The Press Junction.
The Press Junction.
18 May 2026

Animals have imagination too: this monkey's imaginary tea party forces us to rethink what it means to be "human"

©Sean Foster via Unsplash

Bonobos' imagination could be much more than a mere scientific curiosity: it could be proof that we are not the only ones on this planet who also live in the world of what is not visible.

A study published in the journal Science and conducted by researchers at Johns Hopkins University points that out. At the center of the study is Kanzi, a 43-year-old bonobo who lives at Ape Initiative. He is no ordinary specimen: for years he has been known for his ability to understand verbal stimuli and communicate by pointing at objects.

This time, however, he has done something that thoroughly shuffles the cards....

The symbolic game experiment

The researchers chose a simple, almost domestic setting. A scene reminiscent of children's classic tea set game: empty cups, a transparent jug, no actual drink. The researcher pretends to pour juice into two cups. Then he pretends to empty one, shaking the cup to "show" that there is nothing left in it. Then he asks Kanzi a direct question, "Where is the juice?"

Kanzi, in most cases, points to the cup that, in the imaginary game, should still contain the invisible drink. This is not a loose gesture. Even when the cups are moved around on the table, the bonobo continues to follow the logic of the imagined scene.

To avoid ambiguous interpretations, the researchers added a crucial variation: one cup contained real juice, the other only "pretend" juice. When asked which he liked best, Kanzi almost always chose the real juice. A sign that he did not confuse fantasy and reality. He kept both apart at the same time.

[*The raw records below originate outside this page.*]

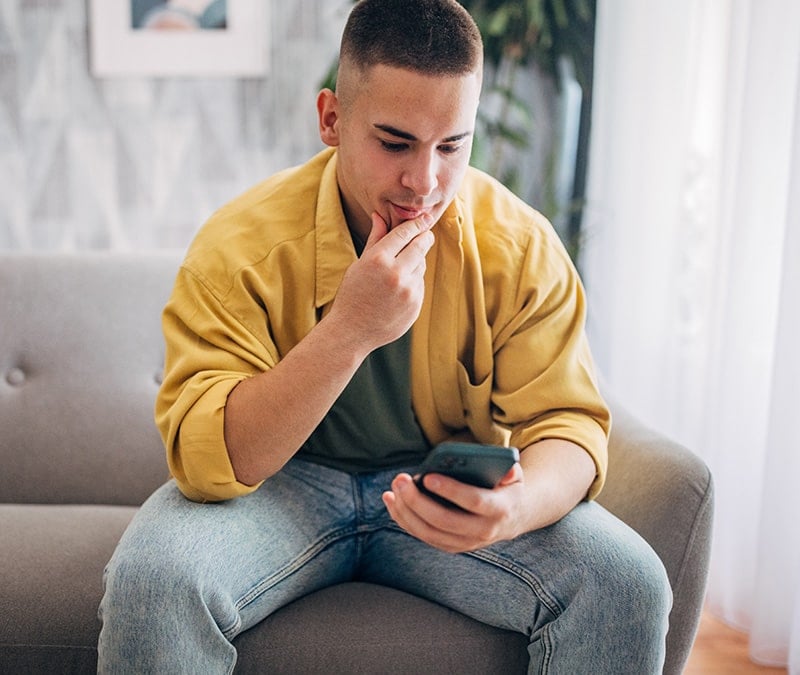 A man looks up online scams after receiving a suspicious email.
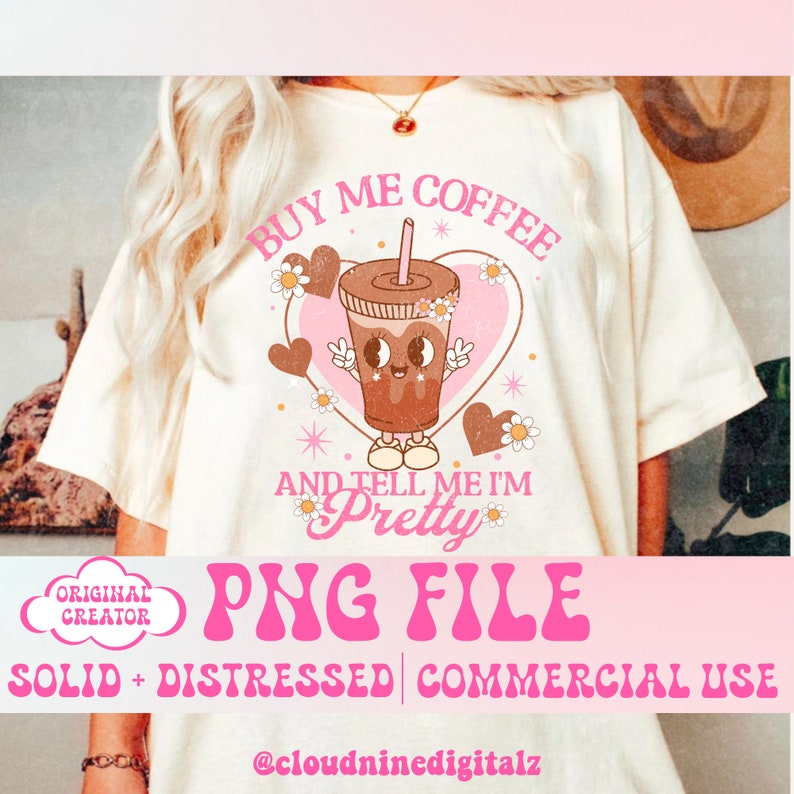 May include: A white t-shirt with a pink graphic design featuring a cartoon coffee cup with the text "Buy me coffee and tell me I'm pretty".
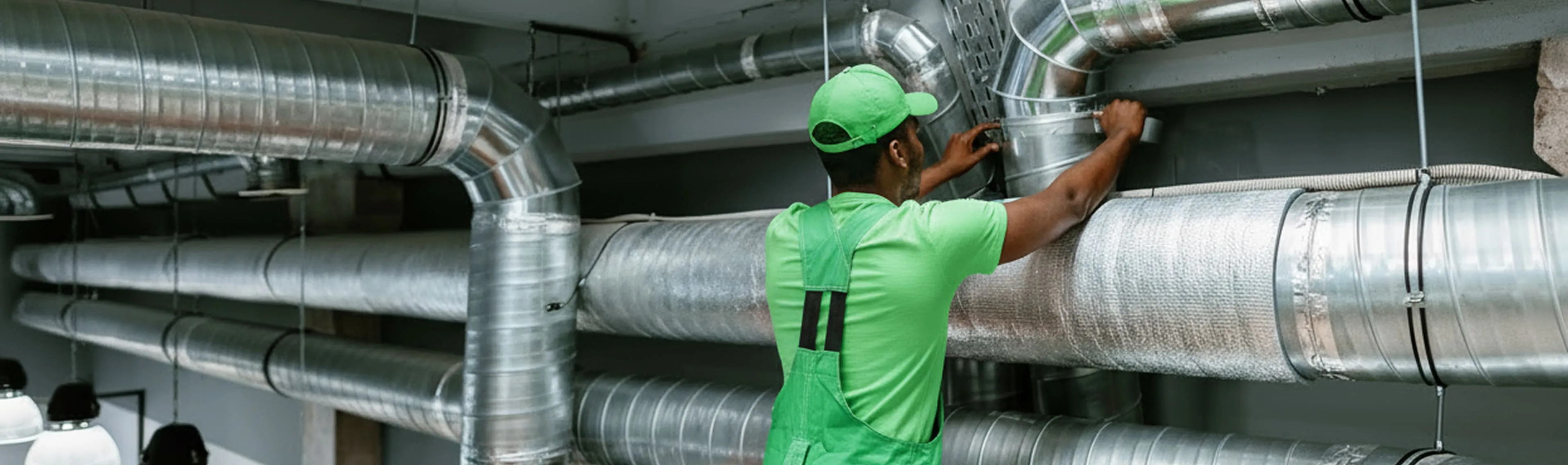 Rapid Response team member installing and securing large commercial air ductwork inside an industrial building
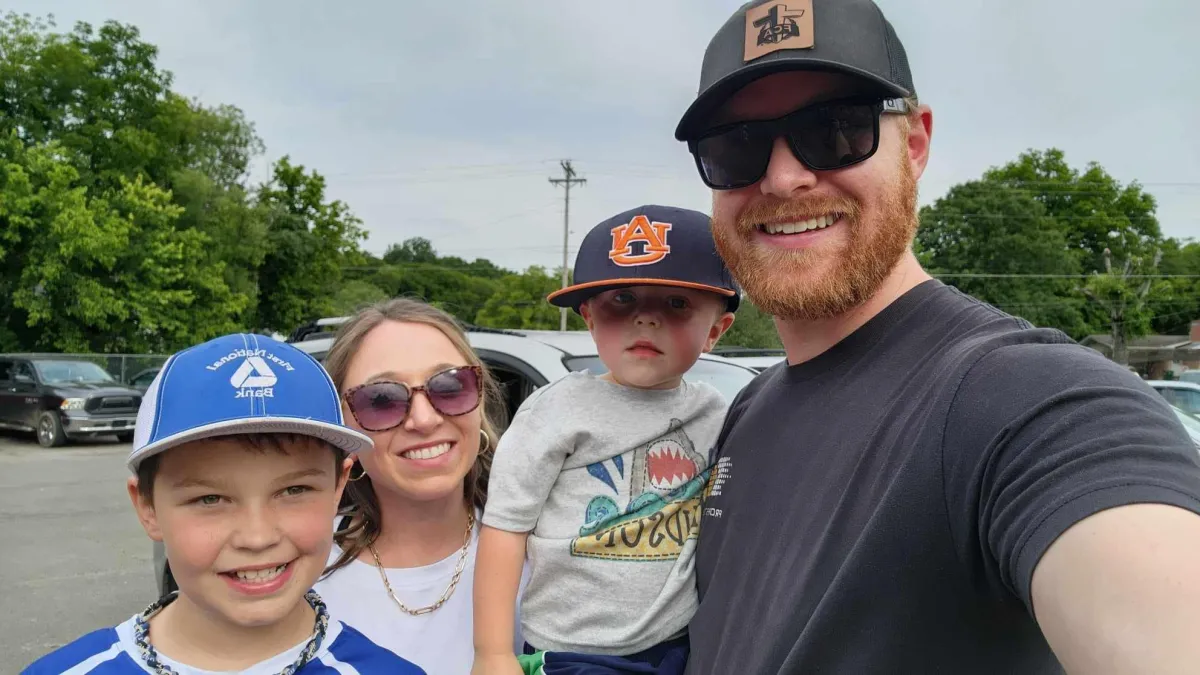 family of four standing in a parking lot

A third experiment repeated the same scheme with grapes. The researcher pretended to take a grape from an empty container and put it into one of two jars. After simulating emptying one of the jars, he asks, "Where are the grapes?" Again Kanzi points to the jar that, according to the made-up scene, should contain the fruit.

He did not answer correctly on every attempt, but the consistency of his answers was great enough to speak of a true capacity for mental representation.

Why Kanzi changes our view of other animals

For years, we have considered imagination an exclusively human prerogative. Children begin playing "pretend" games around age two and show amazement as early as 15 months when an adult pretends to drink from an empty cup. But until now, no one had demonstrated under controlled conditions that a nonhuman primate can follow nonexistent objects within a coherent sequence of events.

Yet observations in the wild had already led to suspicions: young chimpanzees treating sticks like babies, symbolic behavior in captivity. Experimental confirmation was still lacking. According to the researchers, the roots of imagination in bonobos could go back to a common ancestor who lived between six and nine million years ago. In other words, the ability to go beyond the "here and now" may not have arisen only with Homo sapiens.

Christopher Krupenye, one of the study's authors, speaks of a result that forces us to rethink the mental life of animals. If a bonobo is able to imagine something that is not physically present and at the same time knows that it is not real, then its mind is not just attached to the immediate.

And with that, the issue is no longer purely scientific.

If we share with them bits of imagination, if they can imagine what is not there, then they may also be able to desire, anticipate and remember with a depth we do not yet fully understand. Continuing to see them as beings driven purely by instinct then becomes increasingly difficult to sustain.